**Task to carry out**.
Repeat precisely, and only, the lines between the line containing "From the given" and the end of the listing below, both ends included.

******

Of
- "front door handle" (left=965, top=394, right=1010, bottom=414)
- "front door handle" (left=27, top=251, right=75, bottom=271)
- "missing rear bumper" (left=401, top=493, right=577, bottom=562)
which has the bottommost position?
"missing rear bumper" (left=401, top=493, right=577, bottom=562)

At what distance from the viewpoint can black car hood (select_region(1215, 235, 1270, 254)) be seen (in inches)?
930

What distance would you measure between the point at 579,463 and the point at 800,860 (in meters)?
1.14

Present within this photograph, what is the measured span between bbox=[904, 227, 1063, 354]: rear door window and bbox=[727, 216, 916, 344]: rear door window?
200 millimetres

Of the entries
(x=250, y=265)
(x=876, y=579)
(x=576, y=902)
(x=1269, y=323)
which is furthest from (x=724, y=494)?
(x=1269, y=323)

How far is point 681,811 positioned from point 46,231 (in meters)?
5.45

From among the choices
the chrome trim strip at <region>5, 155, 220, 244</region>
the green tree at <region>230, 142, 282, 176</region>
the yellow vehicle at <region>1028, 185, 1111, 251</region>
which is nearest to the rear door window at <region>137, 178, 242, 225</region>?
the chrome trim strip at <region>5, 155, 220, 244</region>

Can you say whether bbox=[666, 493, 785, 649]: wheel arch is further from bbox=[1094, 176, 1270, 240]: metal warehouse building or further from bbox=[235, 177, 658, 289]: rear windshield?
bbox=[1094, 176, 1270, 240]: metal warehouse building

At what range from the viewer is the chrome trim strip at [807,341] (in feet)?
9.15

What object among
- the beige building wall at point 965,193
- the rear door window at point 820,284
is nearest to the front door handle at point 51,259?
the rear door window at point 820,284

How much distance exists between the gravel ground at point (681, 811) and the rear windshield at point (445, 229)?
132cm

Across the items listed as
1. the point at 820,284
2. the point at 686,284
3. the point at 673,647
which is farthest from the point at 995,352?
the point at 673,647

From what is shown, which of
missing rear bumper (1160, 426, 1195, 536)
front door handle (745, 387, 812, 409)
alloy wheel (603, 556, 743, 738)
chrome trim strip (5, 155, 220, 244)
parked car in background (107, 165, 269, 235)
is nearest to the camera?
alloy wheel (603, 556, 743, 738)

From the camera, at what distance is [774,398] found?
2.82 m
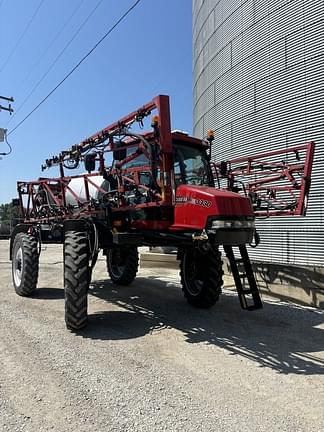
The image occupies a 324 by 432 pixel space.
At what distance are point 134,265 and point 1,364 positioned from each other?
563 cm

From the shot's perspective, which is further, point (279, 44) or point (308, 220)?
point (279, 44)

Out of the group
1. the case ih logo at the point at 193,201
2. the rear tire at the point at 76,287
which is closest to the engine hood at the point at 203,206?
the case ih logo at the point at 193,201

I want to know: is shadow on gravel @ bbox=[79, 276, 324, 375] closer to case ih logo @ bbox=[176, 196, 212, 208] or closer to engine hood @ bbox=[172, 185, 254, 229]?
engine hood @ bbox=[172, 185, 254, 229]

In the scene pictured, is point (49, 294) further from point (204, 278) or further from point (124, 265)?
point (204, 278)

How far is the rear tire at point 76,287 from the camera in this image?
6.13 m

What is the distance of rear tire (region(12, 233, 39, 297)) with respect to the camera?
344 inches

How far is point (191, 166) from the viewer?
22.5 feet

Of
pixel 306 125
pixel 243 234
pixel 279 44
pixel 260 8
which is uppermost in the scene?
pixel 260 8

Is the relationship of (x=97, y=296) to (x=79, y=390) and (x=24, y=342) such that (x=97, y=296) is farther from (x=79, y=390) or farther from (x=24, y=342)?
(x=79, y=390)

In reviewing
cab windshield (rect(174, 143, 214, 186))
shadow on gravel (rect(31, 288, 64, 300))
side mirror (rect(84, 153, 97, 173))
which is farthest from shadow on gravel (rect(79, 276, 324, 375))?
side mirror (rect(84, 153, 97, 173))

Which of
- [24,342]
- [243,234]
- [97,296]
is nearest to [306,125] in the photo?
[243,234]

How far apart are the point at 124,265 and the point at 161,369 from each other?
573 cm

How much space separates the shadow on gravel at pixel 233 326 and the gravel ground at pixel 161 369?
0.02m

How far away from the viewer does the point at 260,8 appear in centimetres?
1068
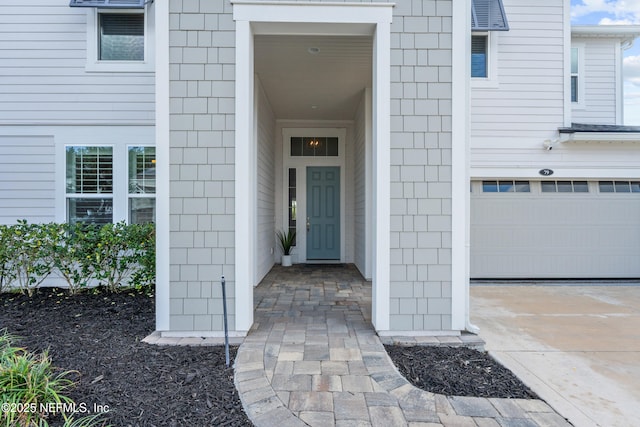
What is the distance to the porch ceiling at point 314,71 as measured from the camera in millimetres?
4121

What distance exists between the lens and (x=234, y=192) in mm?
3191

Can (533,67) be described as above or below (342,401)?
above

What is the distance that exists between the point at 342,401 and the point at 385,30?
3023mm

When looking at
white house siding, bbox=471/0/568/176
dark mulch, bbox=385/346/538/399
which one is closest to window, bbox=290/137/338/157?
white house siding, bbox=471/0/568/176

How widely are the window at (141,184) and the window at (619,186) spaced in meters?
7.19

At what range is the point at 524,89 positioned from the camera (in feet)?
18.8

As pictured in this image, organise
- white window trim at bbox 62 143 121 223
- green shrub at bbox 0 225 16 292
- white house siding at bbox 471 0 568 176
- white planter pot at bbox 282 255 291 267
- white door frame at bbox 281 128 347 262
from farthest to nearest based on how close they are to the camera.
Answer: white door frame at bbox 281 128 347 262, white planter pot at bbox 282 255 291 267, white house siding at bbox 471 0 568 176, white window trim at bbox 62 143 121 223, green shrub at bbox 0 225 16 292

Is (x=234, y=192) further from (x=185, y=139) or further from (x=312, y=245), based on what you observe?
(x=312, y=245)

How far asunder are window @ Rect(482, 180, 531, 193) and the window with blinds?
5.76 m

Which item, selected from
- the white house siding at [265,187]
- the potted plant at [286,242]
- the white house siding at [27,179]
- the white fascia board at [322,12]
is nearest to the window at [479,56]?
the white fascia board at [322,12]

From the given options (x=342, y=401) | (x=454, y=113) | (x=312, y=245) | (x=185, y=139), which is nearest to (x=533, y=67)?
(x=454, y=113)

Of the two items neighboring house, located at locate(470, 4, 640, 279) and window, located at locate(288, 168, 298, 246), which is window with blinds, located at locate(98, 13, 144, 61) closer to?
window, located at locate(288, 168, 298, 246)

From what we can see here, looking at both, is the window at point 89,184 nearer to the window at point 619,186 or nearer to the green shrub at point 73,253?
the green shrub at point 73,253

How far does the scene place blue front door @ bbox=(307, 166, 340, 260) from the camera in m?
7.50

******

**Task solution**.
From the given options (x=342, y=401) | (x=454, y=113) | (x=312, y=245) | (x=185, y=139), which is nearest to (x=533, y=67)?
(x=454, y=113)

Of the two items neighboring house, located at locate(470, 4, 640, 279) and window, located at locate(288, 168, 298, 246), which is window with blinds, located at locate(98, 13, 144, 61) closer to?
window, located at locate(288, 168, 298, 246)

From what we can see here, looking at both, is the window at point 89,184 nearer to the window at point 619,186 or nearer to the green shrub at point 73,253?
the green shrub at point 73,253

How far does the scene place blue front door @ bbox=(307, 166, 340, 260) from the camera in m?
7.50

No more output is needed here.